GTSPP Ad hoc meeting (TAMU, 4 Apr, 2000)
Attendees: Thierry Carval - SISMER, France
Loic Petit de la Villeon - SISMER, France
Kurt Schnebele - NODC, USA
Charles Sun - NODC, USA
Yeun-ho Chong - AOML, USA
Bob Keeley - MEDS, Canada
1. Status of participants
MEDS reported that funding and support for GTSPP is stable. It is still an important program at MEDS and will continue to be supported.
NODC reports that with the coming retirement of Doug Hamilton, Charles Sun will be taking on his GTSPP responsibilities. They report stable funding, but although they would like to add new resources, they have not been able to do this. NODC views the GTSPP philosophy of data management to be the direction they wish to move towards. Possible changes include a switch to an Oracle data base system, although this is not yet final.

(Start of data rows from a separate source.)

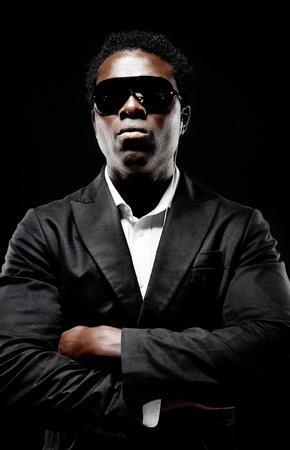Black African Leibwächter oder Geheimagenten auf einem dunklen Hintergrund mit dramatischen Beleuchtung Geste in Richtung Kamera im Anzug Standard-Bild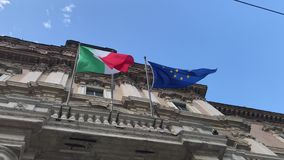Italian and european flags vawing together on government palace. Italian and european flags vawing together in the wind on the facade of government palace stock video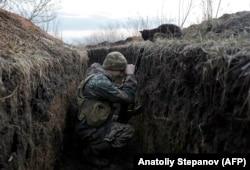 Кот смотрит на украинского солдата, отдыхающего в окопе на линии фронта с поддерживаемыми Россией сепаратистами недалеко от села Красногоровка.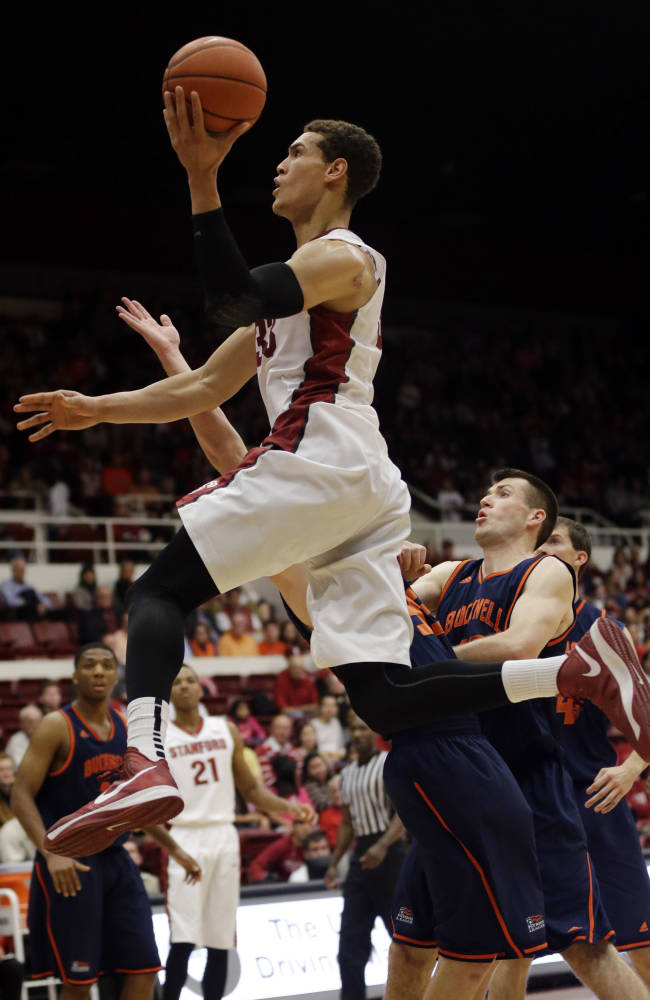 Stanford's Dwight Powell, top, drives to the basket past Bucknell's Brian Fitzpatrick, right, during the first half of an NCAA college basketball game Friday, Nov. 8, 2013, in Stanford, Calif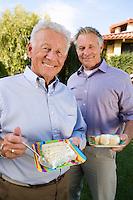Two senior man eating birthday cake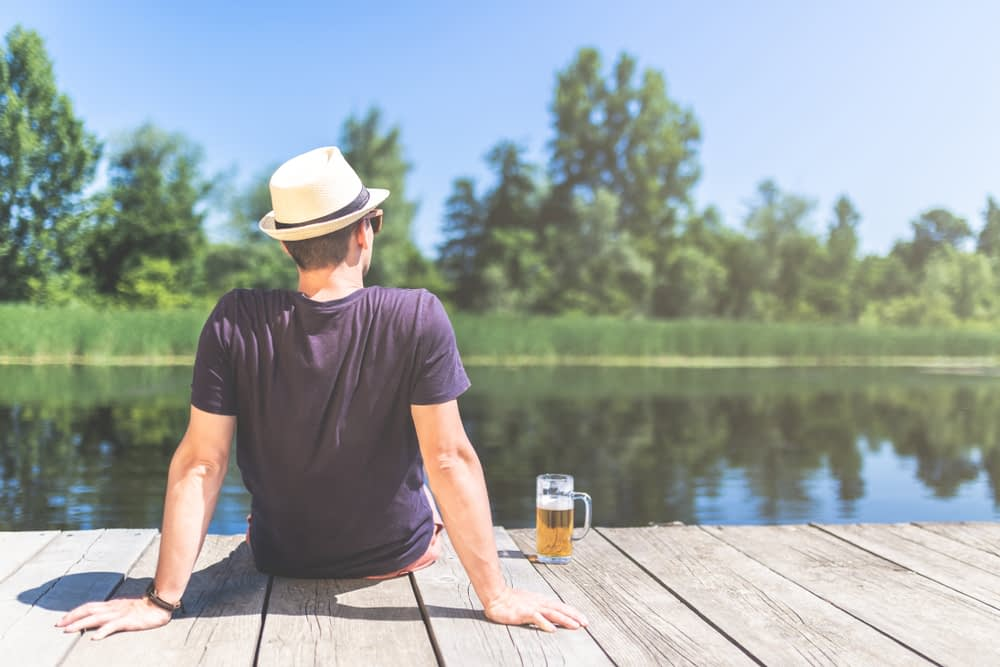 Man sitting on dock with beer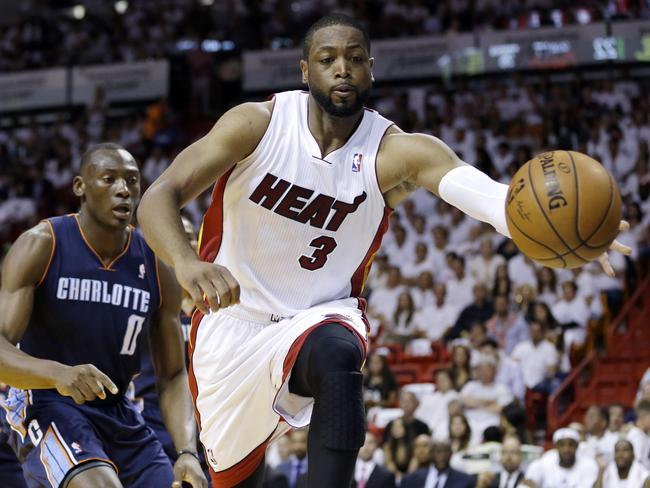 Dwyane Wade has re-signed with the Miami Heat in the wake of LeBron James' exit for Cleveland.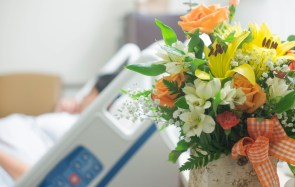 Beutiful bouquet of flowers next to a hospital bed. Get well soon flowers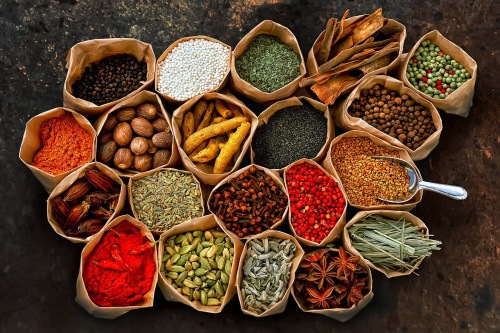 Photograph of bags of spices - Author unsure what they all are - peppercorns, chili powder, and star anise for certain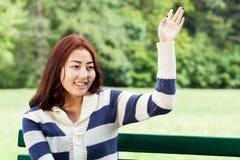 女孩坐长凳,挥动的手 库存照片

AOML reports stable funding as well with continued support to carry out quality control functions and provide scientific advice to profile data management.
CSIRO reported (conversation between Rick Bailey and Bob Keeley) that their funding is stable. They have been working on semi-automated QC software and upon completion of this (no time provided) they would like to run all historical temperature data from the Indian Ocean through their new software.
Scripps reported (conversation between Warren White and Bob Keeley) that they continue to support the science centre function of GTSPP.
2. UOT CD
NODC reported that the problem of duplicates on the last CD was addressed some time ago. However, a recent test showed there was still an unresolved problem. It has been identified, and software written to make the correction. Tests are going on now. They fully expect the duplicates issue to be solved before data are placed on the next CD.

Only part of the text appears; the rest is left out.